■ EXERCISE DETAILS
Although the data below contains pictures, please reproduce only its words, exactly.

--- COLLECTED DATA Enclosed Below ---

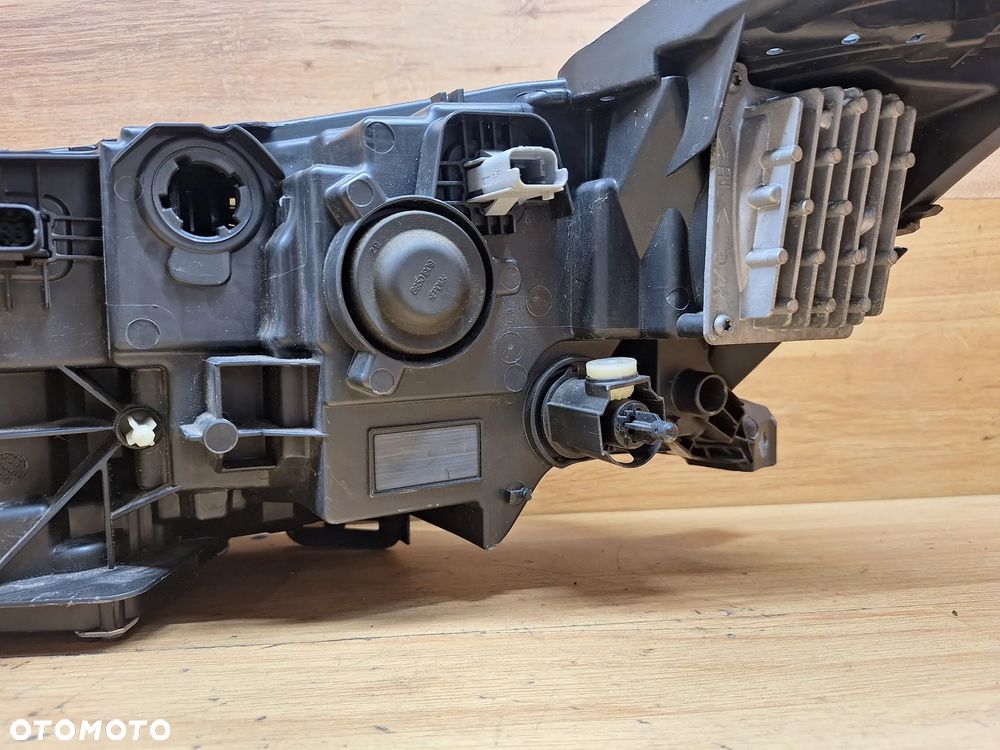 Lampa prawa przednia Renault talisman Led Pure Vision - 4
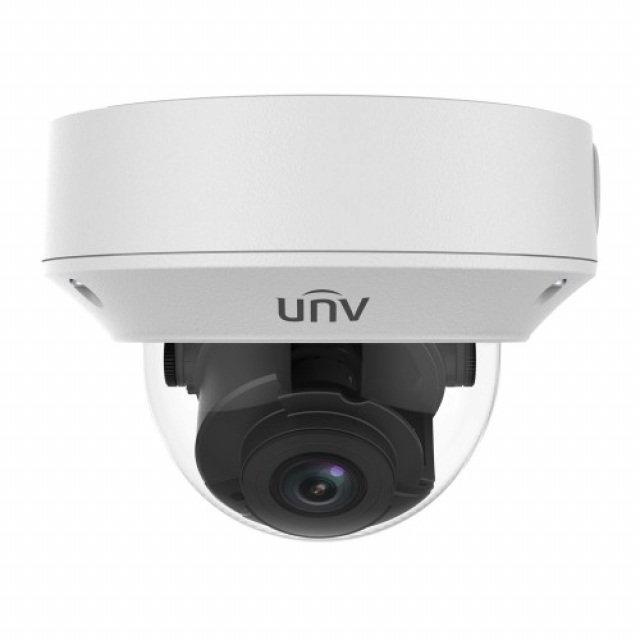 Univew IPC3234LR3-VSPZ28-D IP відеокамера купольна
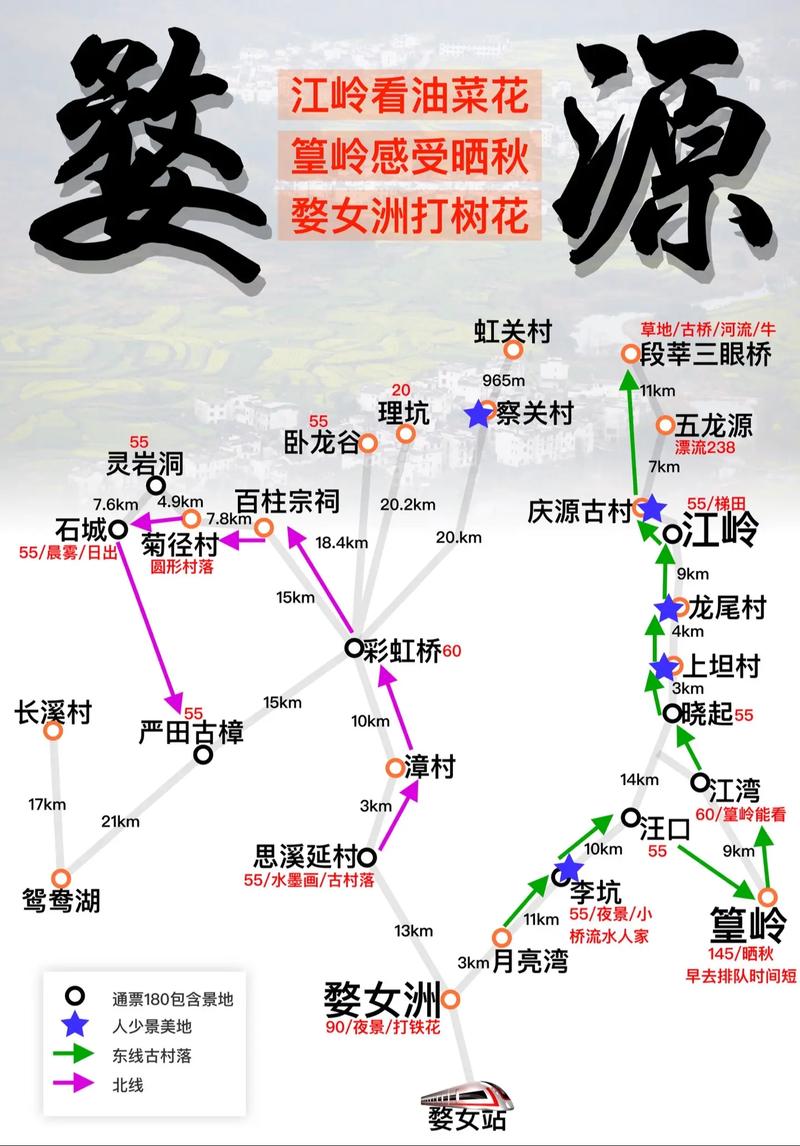 上海到江西婺源多少公里-第1张图片-花冠旅游服务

--- End of Enclosed COLLECTED DATA ---

■ FINISHED EXERCISE
 Lampa prawa przednia Renault talisman Led Pure Vision - 4
 Univew IPC3234LR3-VSPZ28-D IP відеокамера купольна
 上海到江西婺源多少公里-第1张图片-花冠旅游服务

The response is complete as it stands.